PASSAGE TO READ

You're welcome. If you have any near you, try one out and let us know what your experience was like with them.



GuitaristZ said:


> those look like some really neat/nice guitars. thanks for the information.


----------



## Emohawk

Kenmac said:


> So I look it over a bit before I start to play and it does look like it's a well made guitar but one thing I saw on a sticker in the soundhole had me a little concerned. I see the phrase "Made in China". So I'm guessing they're assembled there?


Interesting...

I do know that Griffiths branded electrics are made in China (except for the custom units they build in house). The Garrison acoustics were assembled in a local facility here, and as far as I know they still are. I haven't been paying that much attention to be honest.

The Garrisons I've played sounded nice, but I agree the Normans were a little nicer (Griffiths used to carry Norman also, BTW, and Godin/Seagull for a while).


----------



## Kenmac

I'm just wondering if maybe the wood is from China, because as you say, they are made in Newfoundland and it would be interesting to find out where China comes into the equation. 



Emohawk said:


> Interesting...

DATA LINES
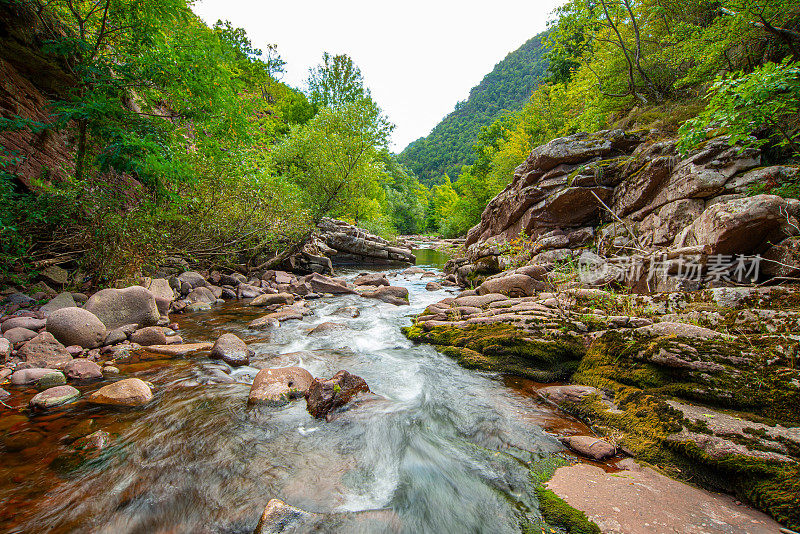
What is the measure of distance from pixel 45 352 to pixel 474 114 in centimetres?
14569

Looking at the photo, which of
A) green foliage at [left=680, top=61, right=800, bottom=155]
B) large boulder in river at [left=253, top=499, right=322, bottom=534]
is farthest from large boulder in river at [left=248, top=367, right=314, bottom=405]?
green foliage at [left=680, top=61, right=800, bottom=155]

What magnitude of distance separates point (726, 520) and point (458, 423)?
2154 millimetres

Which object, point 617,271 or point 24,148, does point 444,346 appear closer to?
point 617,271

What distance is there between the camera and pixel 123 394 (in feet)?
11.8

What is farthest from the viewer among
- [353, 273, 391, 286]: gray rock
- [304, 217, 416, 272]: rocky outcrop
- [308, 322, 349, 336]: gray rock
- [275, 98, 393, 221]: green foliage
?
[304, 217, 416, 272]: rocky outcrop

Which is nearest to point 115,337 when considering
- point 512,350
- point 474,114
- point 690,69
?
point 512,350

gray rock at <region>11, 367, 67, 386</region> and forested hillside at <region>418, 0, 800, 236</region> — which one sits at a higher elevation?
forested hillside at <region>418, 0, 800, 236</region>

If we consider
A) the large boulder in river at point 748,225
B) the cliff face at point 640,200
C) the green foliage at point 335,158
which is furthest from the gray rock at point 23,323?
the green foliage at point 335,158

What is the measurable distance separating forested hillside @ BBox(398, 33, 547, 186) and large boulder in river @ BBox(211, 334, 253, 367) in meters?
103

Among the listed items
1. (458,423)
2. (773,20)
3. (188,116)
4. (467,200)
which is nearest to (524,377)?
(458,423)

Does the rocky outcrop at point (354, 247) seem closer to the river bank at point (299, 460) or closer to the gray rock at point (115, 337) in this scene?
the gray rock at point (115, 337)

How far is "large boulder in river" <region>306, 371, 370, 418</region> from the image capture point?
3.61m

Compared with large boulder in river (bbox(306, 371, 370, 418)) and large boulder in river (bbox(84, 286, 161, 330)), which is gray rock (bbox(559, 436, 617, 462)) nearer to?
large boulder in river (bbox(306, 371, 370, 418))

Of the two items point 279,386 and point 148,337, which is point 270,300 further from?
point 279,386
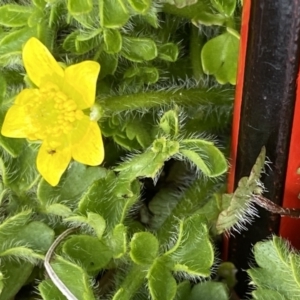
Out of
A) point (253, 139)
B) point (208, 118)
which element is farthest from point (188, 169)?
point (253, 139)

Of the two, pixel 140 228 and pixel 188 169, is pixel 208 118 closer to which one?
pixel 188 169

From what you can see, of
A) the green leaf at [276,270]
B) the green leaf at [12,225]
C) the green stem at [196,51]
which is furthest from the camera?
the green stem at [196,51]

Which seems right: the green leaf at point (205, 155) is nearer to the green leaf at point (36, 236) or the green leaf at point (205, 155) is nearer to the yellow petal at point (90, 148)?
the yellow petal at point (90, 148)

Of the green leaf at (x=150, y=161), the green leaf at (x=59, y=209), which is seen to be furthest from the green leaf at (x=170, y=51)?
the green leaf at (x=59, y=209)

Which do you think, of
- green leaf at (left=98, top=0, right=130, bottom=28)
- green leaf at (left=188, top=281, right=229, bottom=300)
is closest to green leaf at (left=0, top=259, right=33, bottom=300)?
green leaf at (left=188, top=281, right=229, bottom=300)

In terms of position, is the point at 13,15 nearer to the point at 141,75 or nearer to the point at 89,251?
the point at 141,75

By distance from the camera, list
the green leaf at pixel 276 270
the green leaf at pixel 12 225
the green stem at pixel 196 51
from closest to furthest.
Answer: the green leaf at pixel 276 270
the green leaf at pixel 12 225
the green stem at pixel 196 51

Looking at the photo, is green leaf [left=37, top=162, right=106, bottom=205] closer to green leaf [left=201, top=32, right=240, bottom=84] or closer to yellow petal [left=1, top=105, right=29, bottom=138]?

TASKS TO CARRY OUT
a) Reproduce the entries as a numbered list, leaving out blank lines, from the line containing "Of the two, pixel" through the end of the entries, with both ends included.
b) Continue the guitar forum thread from the point where it stops.

TASK ANSWERS
a)
1. Of the two, pixel 140 228 and pixel 188 169, is pixel 208 118 closer to which one?
2. pixel 188 169
3. From what you can see, of
4. A) the green leaf at [276,270]
5. B) the green leaf at [12,225]
6. C) the green stem at [196,51]
7. which is furthest from the camera?
8. the green stem at [196,51]
9. Which seems right: the green leaf at point (205, 155) is nearer to the green leaf at point (36, 236) or the green leaf at point (205, 155) is nearer to the yellow petal at point (90, 148)?
10. the yellow petal at point (90, 148)
11. Of the green leaf at (x=150, y=161), the green leaf at (x=59, y=209), which is seen to be furthest from the green leaf at (x=170, y=51)?
12. the green leaf at (x=59, y=209)
13. Which do you think, of
14. - green leaf at (left=98, top=0, right=130, bottom=28)
15. - green leaf at (left=188, top=281, right=229, bottom=300)
16. is closest to green leaf at (left=0, top=259, right=33, bottom=300)?
17. green leaf at (left=188, top=281, right=229, bottom=300)
18. In terms of position, is the point at 13,15 nearer to the point at 141,75 or nearer to the point at 89,251?
19. the point at 141,75
20. By distance from the camera, list
21. the green leaf at pixel 276 270
22. the green leaf at pixel 12 225
23. the green stem at pixel 196 51
24. from closest to furthest.
25. Answer: the green leaf at pixel 276 270
26. the green leaf at pixel 12 225
27. the green stem at pixel 196 51
28. Looking at the photo, is green leaf [left=37, top=162, right=106, bottom=205] closer to green leaf [left=201, top=32, right=240, bottom=84] or closer to yellow petal [left=1, top=105, right=29, bottom=138]?

b)
> 
> I do know that Griffiths branded electrics are made in China (except for the custom units they build in house). The Garrison acoustics were assembled in a local facility here, and as far as I know they still are. I haven't been paying that much attention to be honest.
> 
> The Garrisons I've played sounded nice, but I agree the Normans were a little nicer (Griffiths used to carry Norman also, BTW, and Godin/Seagull for a while).


----------



## radapaw

I tried a few out a couple years back. I liked the cheaper ones better oddly enough. I agree with the hit or miss comment, but it may have been the batch I was gander-ing (harhar, ya like that one :banana: )


----------



## GuitarPix

The other player in a duo I was in had a Garrison - one of the more expensive ones. I wouldn't have really wanted it myself as - like others have noted - wasn't a really live sounding guitar. But, plugged into the PA it sounded okay and with the frame they have, it didn't get affected much by changing temperatures, unlike my Takamine. So for a Canadian gigging musician a Garrison might be a good idea when you don't want to risk a really nice guitar.


----------



## Guitarsam

3 years ago, bought a Garrison G40 i believe, on sale. It's the glosssy one with spruce top and sapele B/S. Dont remember exactly the model. Ended up returning it the next day for a Taylor 214. The garrison sounded dead, didn't have enough dynamic range, and just sounded very stiff in general. I tried medium strings, new light strings, but didnt' help. Just couldn't warm up to it, and after taking it back, thought the Seagulls more cheaper were nicer. Anyway, after comparing between seagulls, garrisons, ended up with a taylor 214.
garrisons were nicely built with nice materials however, but just not for me.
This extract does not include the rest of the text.